Yes. Is that different from any other expression that takes input arguments?
What's the equivalent API to table.select([table["grouper"], table.x.unnest(offset=True)])?
table.select("grouper", table.x.enumerate())
Implement difficulty: I feel it's not easy to implement it (maybe I am too new to ibis expression tree). Currently, ibis expression tree presents table.arr.unnest() AS SELECT EXPLODE(arr) FROM table and let explode_to_unnest sqlglot.transformer to compile it into SELECT UNNEST(arr) FROM table CROSS JOIN UNNEST(arr)(not exactly but equivalent).
Start by implementing the enumerate API and don't worry about sqlglot until you can produce an Ibis expression.
Here's the approach I would take:
- Define a new
ops.Valuesubclass (class Enumerate(Value)) inibis/expr/operations/arrays.py - Define an
enumeratemethod onArrayValue(inibis/expr/types/arrays.py) that constructsops.Enumerate(...).to_expr() - Figure out the SQL syntax that corresponds to the semantics of the operation
- Figure out the sqlglot objects that correspond to that SQL syntax.
@cpcloud thanks! The implementation looks good overall. My remaining question is about ops.Enumerate.
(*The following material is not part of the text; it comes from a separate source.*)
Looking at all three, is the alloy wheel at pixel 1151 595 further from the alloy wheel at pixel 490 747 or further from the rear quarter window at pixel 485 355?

It needs to return a dt.Struct and expect a sqlglot expression equaling to STRUCT(POSEXPLODE(arr)). Unfortunately, this cannot be directly converted to BigQuery syntax correctly (please check tobymao/sqlglot#2978). Also the issue is not reasonable for sqlglot because this is also not a correct spark syntax. This is preventing class Enumerate(Value) from producing the correct SQL. I am not familiar with spark sql, so do you have any thoughts here?
Also, if we cannot find an equal sqlglot expression, could using class Enumerate(Relation) be a better solution?
@cpcloud Trying to simple my previous question. If sqlglot cannot return a struct including arrays' items and positions, which dtype ops.Enumerate can return to respect the two columns from the generated SQL?
Ok, after experimenting in #8429, I don't think enumerate implemented like this is possible.
I'm going to take a different approach, and experiment with adding a Table.unnest(column) method instead, that will be the "tabular" unnest implementation for Ibis.
Thanks @cpcloud for prioritizing the offset parameter! While working on the Table.unnest(column) implementation, could you please also consider another feature requests to add preserved_empty parameter. This would ensure empty arrays are retained as null after the unnest operation.
As for the implementation, we can replace sqlglot expression from EXPLODE(x) into EXPLODE_OUTER(x), or POSEXPLODE(x) into POSEXPLODE_OUTER(x) if offset=True sets.
Thanks again here!
@cpcloud We've found a workaround solution (reliant on the feature in #8892). This code effectively unnests two columns sequentially, includes an offset ID, and handles empty arrays as null. Thanks to @TrevorBergeron for the helpful ideas!
import ibis
bq = ibis.bigquery.connect(project_id="bigframes-dev")
table = bq.table("bigframes-dev.ibis_gbq_testing.array_types")
offset_array_id = "offset_array_0"
offset_array = ibis.generate_array(
0, ibis.greatest(
0,
ibis.least(table.x.length() - 1, table.y.length() - 1)
)).name(offset_array_id)
table_w_offset_array = table.select(offset_array, table.x, table.y)
unnest_offset_id = "unnest_offset_0"
unnest_offset = table_w_offset_array[offset_array_id].unest().name(unnest_offset_id)
table_w_offset = table_w_offset_array.select(unnest_offset, table.x, table.y)
table_w_unnest = table_w_offset.select(
table_w_offset[unnest_offset_id].name(unnest_offset_id),
table_w_offset.x[table_w_offset[unnest_offset_id]].name("x"),
table_w_offset.y[table_w_offset[unnest_offset_id]].name("y"),
)
This was closed by #9423 (Table.unnest), which supports an offset parameter.